Measuring ROI and convincing stakeholders
Measuring ROI is a crucial aspect to consider. Given the long-term nature of internal investments in the pharmaceutical industry, it becomes challenging to demonstrate short-term returns and convince stakeholders. A positive observed trend is that key decision makers, who previously lacked technical backgrounds, now have a basic understanding of the capabilities of LLMs. This understanding simplifies the communication between technical experts and decision-makers at the executive level.
- Building Trust through Proof of Concepts (POCs): Creating rapid POCs using LLMs showcases immediate results, piquing curiosity and enthusiasm among stakeholders. User-friendly interfaces and open-source community support make AI implementation more accessible, highlighting significant cost savings and improving decision-making processes.
- Identifying Primary Business Outcomes: Clear objective definitions and the establishment of measurement methods for ROI metrics are crucial. Data quality, governance, and privacy considerations are necessary steps. Cross-functional collaboration and communication of benefits help build trust and demonstrate a well-defined plan for maximizing the value of AI implementation.
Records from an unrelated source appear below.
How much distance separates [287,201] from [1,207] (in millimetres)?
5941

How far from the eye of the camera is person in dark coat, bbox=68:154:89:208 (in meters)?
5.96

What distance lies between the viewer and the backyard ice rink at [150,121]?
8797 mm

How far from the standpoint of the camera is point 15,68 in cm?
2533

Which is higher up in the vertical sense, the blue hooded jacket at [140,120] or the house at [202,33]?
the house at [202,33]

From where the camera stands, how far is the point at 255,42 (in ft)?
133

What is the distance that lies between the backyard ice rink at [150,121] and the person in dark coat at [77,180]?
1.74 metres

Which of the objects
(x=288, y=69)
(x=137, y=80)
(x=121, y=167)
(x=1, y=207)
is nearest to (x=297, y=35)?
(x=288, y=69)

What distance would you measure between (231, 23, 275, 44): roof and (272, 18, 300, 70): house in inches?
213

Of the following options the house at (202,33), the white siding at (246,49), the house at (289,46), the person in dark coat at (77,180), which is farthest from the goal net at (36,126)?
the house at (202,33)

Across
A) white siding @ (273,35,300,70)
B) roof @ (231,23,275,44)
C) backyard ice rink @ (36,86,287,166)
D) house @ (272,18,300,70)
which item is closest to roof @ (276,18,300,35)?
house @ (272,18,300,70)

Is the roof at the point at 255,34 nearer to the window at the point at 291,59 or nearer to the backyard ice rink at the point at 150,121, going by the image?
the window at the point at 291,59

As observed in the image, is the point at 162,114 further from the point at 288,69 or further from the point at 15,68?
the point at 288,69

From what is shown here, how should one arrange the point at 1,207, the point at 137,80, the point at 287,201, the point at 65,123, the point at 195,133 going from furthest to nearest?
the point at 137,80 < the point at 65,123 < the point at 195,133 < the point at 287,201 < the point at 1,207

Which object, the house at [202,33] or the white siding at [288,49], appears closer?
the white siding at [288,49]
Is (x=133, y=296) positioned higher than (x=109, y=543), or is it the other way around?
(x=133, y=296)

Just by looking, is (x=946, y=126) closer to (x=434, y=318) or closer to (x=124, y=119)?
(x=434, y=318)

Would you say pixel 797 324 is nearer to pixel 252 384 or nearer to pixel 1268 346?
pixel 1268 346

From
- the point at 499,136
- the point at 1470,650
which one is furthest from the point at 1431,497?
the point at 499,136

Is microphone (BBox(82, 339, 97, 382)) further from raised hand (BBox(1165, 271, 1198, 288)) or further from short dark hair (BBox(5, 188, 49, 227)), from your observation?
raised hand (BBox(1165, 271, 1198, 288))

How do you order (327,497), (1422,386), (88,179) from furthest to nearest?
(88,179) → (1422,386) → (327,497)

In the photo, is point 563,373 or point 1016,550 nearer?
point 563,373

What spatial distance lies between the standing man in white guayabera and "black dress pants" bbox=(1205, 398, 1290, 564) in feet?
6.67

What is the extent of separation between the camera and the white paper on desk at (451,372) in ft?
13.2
Successful implementation of AI in pharma and biotech
Three key factors should be considered when implementing AI capabilities in-house in the pharmaceutical and biotech industry to ensure success:
- Establishing In-house Software Teams: Building in-house software teams ensures data privacy and security. Software product development practices enhance the efficient utilization of AI capabilities, allowing organizations to maintain control and ownership over their data.
- Addressing Stakeholder Concerns and Managing Change: Engaging with stakeholders and highlighting that AI enhances efficiency instead of replacing human roles helps overcome resistance to change. Communicating benefits and seamless integration with current practices encourages stakeholders to gradually embrace AI technologies.
- Collaborative Approaches and Future Outlook: Collaboration between big pharma and AI specialists is crucial for leveraging AI expertise while ensuring a deep understanding of clinical and regulatory perspectives.
The pharmaceutical and healthcare landscape has undergone rapid changes in recent years. On a broader scale, certain companies have been actively developing in-house expertise in this field. Novartis and Microsoft collaborated in 2019 to establish their AI capabilities, followed by various companies acquiring biotech firms.
For example, Genentech Roche’s acquisition of Prescient Design in 2021 and BioNTech acquiring InstaDeep. Silicon Medicine’s recent collaborations with Sanofi and Novo Nordisk, as well as Recursion’s partnership with Sanofi, are notable instances.
These examples indicate a significant increase in partnerships, suggesting a potential rise in merger and acquisition activities in the near future, and highlighting the ongoing evolution in the pharmaceutical and healthcare landscape.
The integration of AI in the pharma industry is having a transformative impact on drug development and decision-making processes, showcasing the power of artificial intelligence in pharma. With advancements in computer vision, machine learning, and natural language processing, there are abundant opportunities to enhance efficiency, reduce costs, and improve patient outcomes.